**WORK TO BE COMPLETED:**
Format the rows below as a JSON list of strings, with one string per line and no entries for blank lines.

**INFORMATION GIVEN:**
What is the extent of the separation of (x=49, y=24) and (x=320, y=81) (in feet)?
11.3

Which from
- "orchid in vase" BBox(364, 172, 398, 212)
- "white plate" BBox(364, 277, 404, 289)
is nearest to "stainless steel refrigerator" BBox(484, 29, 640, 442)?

**OUTPUT OF THE TASK:**
[
  "What is the extent of the separation of (x=49, y=24) and (x=320, y=81) (in feet)?",
  "11.3",
  "Which from",
  "- \"orchid in vase\" BBox(364, 172, 398, 212)",
  "- \"white plate\" BBox(364, 277, 404, 289)",
  "is nearest to \"stainless steel refrigerator\" BBox(484, 29, 640, 442)?"
]